§ **Supplied text**

Given: $$F(x) = \int_{2-x^{0.5}}^{x^4} \frac{\arctan(y/x)}{y}dy$$ Calculate $F'(4)$ or ($lim x-> 4$ if $F'(4)$ not defined)
I was given that if: $G(x)=\int_{u(x)}^{v(x)} g(x,y)dy$ then $G(x_0)=\int_{u(x_0)}^{v(x_0)} g(x_0,y)dy$
In my case I get: $F(4) = \int_{0}^{4^4} \frac{\arctan(y/4)}{y}dy$ So, $F'(4) = \left(\int_{0}^{4^4} \frac{\arctan(y/4)}{y}dy\right)'$
I tried using Leibniz's rule but I get that the derivative is always o,
which is wrong. What's my mistake and May someone correct me?
$G(x)=\int_u^vg(x,y)dy=h(x,v)-h(x,u)$, so $G'(x)=\frac{\partial h(x,v)}{\partial x}+\frac{\partial h(x,v)}{\partial v}\frac{dv}{dx}-\frac{\partial h(x,u)}{\partial x}-\frac{\partial h(x,u)}{\partial u}\frac{du}{dx}=\int_u^v\frac{\partial g(x,y)}{\partial x}dy+g(v,x)\frac{dv}{dx}-g(u,x)\frac{du}{dx}$
I'll let you finish.

[Object detection data]
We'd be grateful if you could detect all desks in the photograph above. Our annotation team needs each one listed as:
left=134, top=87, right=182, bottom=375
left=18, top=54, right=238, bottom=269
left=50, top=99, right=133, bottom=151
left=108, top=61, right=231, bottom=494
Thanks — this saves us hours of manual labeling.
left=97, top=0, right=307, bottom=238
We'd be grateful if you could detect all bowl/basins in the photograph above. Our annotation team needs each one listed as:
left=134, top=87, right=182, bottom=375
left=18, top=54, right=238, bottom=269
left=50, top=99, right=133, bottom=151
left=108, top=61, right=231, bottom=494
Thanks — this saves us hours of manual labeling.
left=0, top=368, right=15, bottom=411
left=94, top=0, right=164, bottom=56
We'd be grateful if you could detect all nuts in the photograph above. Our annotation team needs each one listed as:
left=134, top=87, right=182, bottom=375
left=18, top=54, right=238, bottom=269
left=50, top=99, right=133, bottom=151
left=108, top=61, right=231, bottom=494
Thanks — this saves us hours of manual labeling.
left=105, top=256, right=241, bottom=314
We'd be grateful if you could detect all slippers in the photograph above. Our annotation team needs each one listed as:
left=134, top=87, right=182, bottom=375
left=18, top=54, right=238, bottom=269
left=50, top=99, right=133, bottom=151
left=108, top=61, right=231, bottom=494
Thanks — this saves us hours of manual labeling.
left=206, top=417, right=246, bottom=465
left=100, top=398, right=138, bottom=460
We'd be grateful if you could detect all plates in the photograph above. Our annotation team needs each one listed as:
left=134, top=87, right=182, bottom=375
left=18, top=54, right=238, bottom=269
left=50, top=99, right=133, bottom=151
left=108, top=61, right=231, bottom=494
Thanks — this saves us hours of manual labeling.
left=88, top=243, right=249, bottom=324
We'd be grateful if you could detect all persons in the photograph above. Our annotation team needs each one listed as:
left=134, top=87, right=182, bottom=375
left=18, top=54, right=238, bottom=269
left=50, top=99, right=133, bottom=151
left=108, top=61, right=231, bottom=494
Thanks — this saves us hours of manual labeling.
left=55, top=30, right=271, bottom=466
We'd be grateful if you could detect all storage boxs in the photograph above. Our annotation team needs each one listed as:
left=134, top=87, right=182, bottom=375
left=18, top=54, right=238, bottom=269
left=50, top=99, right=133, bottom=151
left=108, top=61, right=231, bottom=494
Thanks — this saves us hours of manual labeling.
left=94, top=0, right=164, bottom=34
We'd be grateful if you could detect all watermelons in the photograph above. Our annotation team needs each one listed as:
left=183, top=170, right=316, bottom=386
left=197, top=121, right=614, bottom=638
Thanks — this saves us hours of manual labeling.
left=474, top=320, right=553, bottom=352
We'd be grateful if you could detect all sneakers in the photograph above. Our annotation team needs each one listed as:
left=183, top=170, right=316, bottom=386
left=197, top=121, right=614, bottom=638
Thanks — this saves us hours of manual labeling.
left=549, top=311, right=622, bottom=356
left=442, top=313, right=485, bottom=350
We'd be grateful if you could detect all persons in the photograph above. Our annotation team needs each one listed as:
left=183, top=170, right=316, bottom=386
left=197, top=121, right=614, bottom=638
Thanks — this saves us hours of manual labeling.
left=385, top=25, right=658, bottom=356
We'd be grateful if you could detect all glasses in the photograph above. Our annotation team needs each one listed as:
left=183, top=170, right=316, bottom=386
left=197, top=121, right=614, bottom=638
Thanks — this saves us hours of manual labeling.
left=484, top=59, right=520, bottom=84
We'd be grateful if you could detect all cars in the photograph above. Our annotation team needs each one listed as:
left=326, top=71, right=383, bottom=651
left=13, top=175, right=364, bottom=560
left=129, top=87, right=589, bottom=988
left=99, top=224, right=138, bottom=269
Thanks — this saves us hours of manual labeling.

§ **Jobs**
**1)** From the forum thread on differentiating an integral, return the passage that begins with the words "I was given" and stops after "let you finish.".
**2)** In the forum thread on differentiating an integral, which rule did the person asking try to use?

§ **Response list**
**1)**
I was given that if: $G(x)=\int_{u(x)}^{v(x)} g(x,y)dy$ then $G(x_0)=\int_{u(x_0)}^{v(x_0)} g(x_0,y)dy$
In my case I get: $F(4) = \int_{0}^{4^4} \frac{\arctan(y/4)}{y}dy$ So, $F'(4) = \left(\int_{0}^{4^4} \frac{\arctan(y/4)}{y}dy\right)'$
I tried using Leibniz's rule but I get that the derivative is always o,
which is wrong. What's my mistake and May someone correct me?
$G(x)=\int_u^vg(x,y)dy=h(x,v)-h(x,u)$, so $G'(x)=\frac{\partial h(x,v)}{\partial x}+\frac{\partial h(x,v)}{\partial v}\frac{dv}{dx}-\frac{\partial h(x,u)}{\partial x}-\frac{\partial h(x,u)}{\partial u}\frac{du}{dx}=\int_u^v\frac{\partial g(x,y)}{\partial x}dy+g(v,x)\frac{dv}{dx}-g(u,x)\frac{du}{dx}$
I'll let you finish.

**2)** Leibniz's rule.